- EXTRACT TO READ
Start

Meanwhile, the euro extended its slide from the earlier Asian session, even though there weren’t really any apparent catalysts.

  • German factory orders m/m: -0.4% vs. -0.2% expected, 0.5% previous
  • Swiss CPI m/m: 0.0% vs. -0.1% expected, -0.1% previous
  • Swiss CPI y/y: 0.8% as expected, same as previous
  • U.K. Halifax HPI m/m: -0.6% vs. 0.2% expected, 0.3% previous
  • Euro Zone Sentix investor confidence: 32.9 vs. 31.2 expected, 31.1 previous
  • Euro Zone retail sales m/m: 1.5% vs. 1.4% expected, -1.1% previous

Major Events/Reports

Commodities retreat

Commodities had a hard time during today’s morning London session and were broadly in retreat. Some commodities such as oil were still in positive territory for the day. But even they were off the day’s highs.

And the likely reason for the broad-based retreat in commodity prices was the Greenback’s recent firmness. Other market analysts also blamed the vulnerability in commodity prices on the relatively stronger Greenback. And for reference, the U.S. dollar index was up by 0.36% to 92.08 for the day when the morning London session came to a close.

Not even the returning risk aversion gaven any support to precious metals.

  • Gold was down by 0.26% to $1,318.90 per troy ounce
  • Silver was down by 0.72% to $17.160 per troy ounce

Base metals were mostly in negative territory.

End

- GIVEN INFORMATION
Start

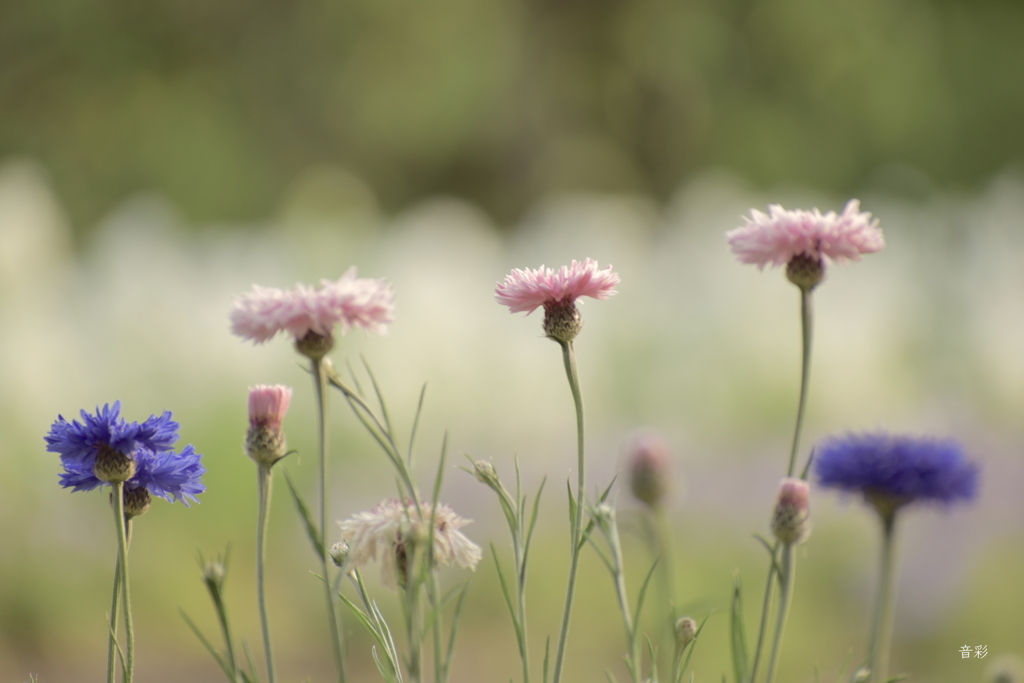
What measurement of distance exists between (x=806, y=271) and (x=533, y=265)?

End

- PROMPT A
Please quote the market report word for word, beginning with "And the likely" and stopping after "in negative territory.".
- PROMPT B
Write the next part of the market report, starting right after its last sentence.

- EXERCISE RESULT A
And the likely reason for the broad-based retreat in commodity prices was the Greenback’s recent firmness. Other market analysts also blamed the vulnerability in commodity prices on the relatively stronger Greenback. And for reference, the U.S. dollar index was up by 0.36% to 92.08 for the day when the morning London session came to a close.

Not even the returning risk aversion gaven any support to precious metals.

  • Gold was down by 0.26% to $1,318.90 per troy ounce
  • Silver was down by 0.72% to $17.160 per troy ounce

Base metals were mostly in negative territory.

- EXERCISE RESULT B
  • Copper was down by 0.12% to $3.226 per pound
  • Nickel was down by 0.41% to $12,492.50 per dry metric ton

Oil benchmarks were able to cling on to their gains, but as mentioned earlier, were already off the day’s highs.

  • U.S. WTI crude oil was up by 0.28% to $61.61 per barrel but reached a high of $61.95 earlier
  • Brent crude oil was up by 0.15% to $67.72 per barrel but reached a high of $67.98 earlier

Fading appetite for risk in Europe

The European equities market opened higher and then raked in even more gains. However, it soon became clear that appetite for risk was fading and risk aversion was returning when all the major European equity indices came off their highs.

Market analysts say that the earlier risk-taking was due the prevailing idea that global growth is accelerating, as well as strong demand for the shares of European vehicle companies.

As to what caused risk appetite to fade later, there’s no clear reason for that yet. However, the basic materials sector was one of the main losers, so it’s possible that the commodities slide during the session is the reason why risk sentiment soured.

The pan-European FTSEurofirst 300 was still up by 0.12% to 1,563.98 but off the day’s high at 1,568.44

  • Germany’s DAX was still up by 0.22% to 13,349.50 but off the day’s high at 13,410.00
  • The blue-chip Euro Stoxx 50 was still up by 0.16% to 3,610.50 but off the day’s high at 3,622.50

U.S. equity futures were already in the red, hinting that risk aversion was the more dominant sentiment during today’s morning London session.

  • S&P 500 futures were down by 0.16% to 2,738.00
  • Nasdaq futures were down by 0.13% to 6,658.75

Global bond yields slide

Another sign that risk aversion was the more dominant sentiment during the session was the demand for bonds, which sent global bonds yields lower.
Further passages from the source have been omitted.